February 11, 2014
Gene Vincent was reading a book “Monsieur Venus” by Rachilde, that deals with gender issues as well as reversing the role of a female and a male. He thought the theme of the book was crazy, but at least it kept him from thinking about his left leg, which was hurting like crazy. He didn’t like to read a lot, but he had a thing for French decadent literature. He read somewhere that Rachilde was known as ‘Mademoiselle Baudelaire’ and that was a good reason enough to pick up this novel.
He couldn’t remember the details, but being a musician he was more aware of the sounds of the crash as well as the series of what it seems as endless British accents trying to talk to him. But without a doubt, his friend’s death closed one world, and there was just an entrance in front of him, and surely it wasn’t the gates of heaven.

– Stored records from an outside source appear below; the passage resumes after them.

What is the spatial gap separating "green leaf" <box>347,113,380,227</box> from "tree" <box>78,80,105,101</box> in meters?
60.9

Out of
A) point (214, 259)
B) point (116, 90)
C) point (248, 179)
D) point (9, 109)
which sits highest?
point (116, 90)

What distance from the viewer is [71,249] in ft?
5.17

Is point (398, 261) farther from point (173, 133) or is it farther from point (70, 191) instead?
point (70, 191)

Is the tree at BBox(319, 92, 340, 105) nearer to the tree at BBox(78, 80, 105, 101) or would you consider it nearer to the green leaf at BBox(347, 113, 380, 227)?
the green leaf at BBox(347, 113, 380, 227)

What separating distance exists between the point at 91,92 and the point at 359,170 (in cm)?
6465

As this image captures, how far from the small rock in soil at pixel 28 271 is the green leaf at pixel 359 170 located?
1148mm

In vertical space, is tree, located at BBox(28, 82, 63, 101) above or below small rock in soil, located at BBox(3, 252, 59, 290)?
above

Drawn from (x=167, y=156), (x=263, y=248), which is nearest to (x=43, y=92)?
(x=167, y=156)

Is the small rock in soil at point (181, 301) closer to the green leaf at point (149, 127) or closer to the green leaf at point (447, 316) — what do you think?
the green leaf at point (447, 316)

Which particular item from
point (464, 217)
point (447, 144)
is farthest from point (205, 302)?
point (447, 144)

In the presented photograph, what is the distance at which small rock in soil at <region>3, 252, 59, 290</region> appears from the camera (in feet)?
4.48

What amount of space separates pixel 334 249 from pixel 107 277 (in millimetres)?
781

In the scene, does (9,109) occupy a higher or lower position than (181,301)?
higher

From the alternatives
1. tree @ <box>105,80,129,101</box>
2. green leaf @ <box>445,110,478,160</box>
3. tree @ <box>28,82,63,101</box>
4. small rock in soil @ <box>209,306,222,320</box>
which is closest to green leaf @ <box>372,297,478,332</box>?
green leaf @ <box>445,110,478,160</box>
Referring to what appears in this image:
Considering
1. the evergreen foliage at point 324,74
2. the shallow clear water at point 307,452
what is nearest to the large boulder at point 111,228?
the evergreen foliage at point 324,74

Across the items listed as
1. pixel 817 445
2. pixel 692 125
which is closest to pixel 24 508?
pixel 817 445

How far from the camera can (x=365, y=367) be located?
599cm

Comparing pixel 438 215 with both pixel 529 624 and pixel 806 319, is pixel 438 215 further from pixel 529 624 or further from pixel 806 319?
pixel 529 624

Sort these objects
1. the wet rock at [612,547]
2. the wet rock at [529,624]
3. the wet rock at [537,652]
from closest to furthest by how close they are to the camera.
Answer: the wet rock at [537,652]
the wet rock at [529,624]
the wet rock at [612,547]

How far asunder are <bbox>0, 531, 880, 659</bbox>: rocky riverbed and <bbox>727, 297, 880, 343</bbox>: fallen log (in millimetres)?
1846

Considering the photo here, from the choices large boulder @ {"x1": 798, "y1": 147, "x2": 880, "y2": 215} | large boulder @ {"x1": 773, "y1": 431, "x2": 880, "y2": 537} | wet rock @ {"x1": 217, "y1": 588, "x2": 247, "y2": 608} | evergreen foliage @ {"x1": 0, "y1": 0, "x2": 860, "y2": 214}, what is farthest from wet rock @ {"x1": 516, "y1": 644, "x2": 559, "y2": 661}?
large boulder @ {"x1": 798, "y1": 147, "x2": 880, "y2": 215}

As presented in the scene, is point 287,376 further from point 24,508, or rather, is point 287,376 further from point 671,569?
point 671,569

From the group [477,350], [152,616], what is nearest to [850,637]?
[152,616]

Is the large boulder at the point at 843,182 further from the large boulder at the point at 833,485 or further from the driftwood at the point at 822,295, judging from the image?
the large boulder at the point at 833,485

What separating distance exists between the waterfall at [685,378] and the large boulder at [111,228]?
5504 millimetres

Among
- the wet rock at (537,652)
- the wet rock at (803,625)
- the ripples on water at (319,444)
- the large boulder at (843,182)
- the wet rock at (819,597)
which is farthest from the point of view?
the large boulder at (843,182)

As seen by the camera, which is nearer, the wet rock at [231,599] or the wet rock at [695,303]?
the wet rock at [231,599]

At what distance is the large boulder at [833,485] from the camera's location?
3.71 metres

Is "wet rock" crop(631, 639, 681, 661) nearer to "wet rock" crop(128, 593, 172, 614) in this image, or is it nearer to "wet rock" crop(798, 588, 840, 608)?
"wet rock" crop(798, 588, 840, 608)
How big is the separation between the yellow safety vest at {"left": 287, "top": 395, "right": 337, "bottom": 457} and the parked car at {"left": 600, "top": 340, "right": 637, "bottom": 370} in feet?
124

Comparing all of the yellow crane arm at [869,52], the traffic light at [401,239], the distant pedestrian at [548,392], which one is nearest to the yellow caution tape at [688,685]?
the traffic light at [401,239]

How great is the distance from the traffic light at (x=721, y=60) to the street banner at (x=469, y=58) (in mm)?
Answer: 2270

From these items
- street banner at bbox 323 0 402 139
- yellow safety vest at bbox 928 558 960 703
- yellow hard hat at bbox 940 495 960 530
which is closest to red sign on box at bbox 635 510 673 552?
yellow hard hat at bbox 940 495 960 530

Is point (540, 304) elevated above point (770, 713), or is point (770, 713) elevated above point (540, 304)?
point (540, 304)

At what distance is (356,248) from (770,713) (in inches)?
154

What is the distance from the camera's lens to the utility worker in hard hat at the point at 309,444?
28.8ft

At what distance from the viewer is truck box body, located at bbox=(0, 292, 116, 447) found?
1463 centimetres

Reading and performing on a stage is the only two positions that make him feel alive. Drinking deadens his motor skills, but when he can soar, it is very much a spiritual or metaphysical series of moments. He couldn’t speak French, but the French surely love him. He spent a lot of time there, and was introduced to French literature from a fellow rocker Vince Taylor.
The inspiration to one of his biggest hits “Be-Bop-A-Lula” came from the comic strip “Little Lulu.” As a child in Norfork Virginia, Vincent loved a neighbor of his, that looked exactly like Little Lulu. She had a headful of ringlets and always wore a pretty red coat. She was poor, so Gene was convinced that she had nothing on under her coat, and therefore when ever Gene felt a chill he thought of his neighbor.
“Be-Bop-A-Lula” is a prayer for the ideal essence of life where Lulu is both an angel and an agent for Satan. The way things are turning out for Gene Vincent, it is the latter. Many years later I ended up at Rockaway Records on Glendale Boulevard and in their used record bins, I found five re-issued Capital Records albums by Gene Vincent, all for $6.99. I purchased them all, and now in my household I have a shrine to Gene, that is surrounded by a ink portrait of Rachilde and an old “Little Lulu” comic.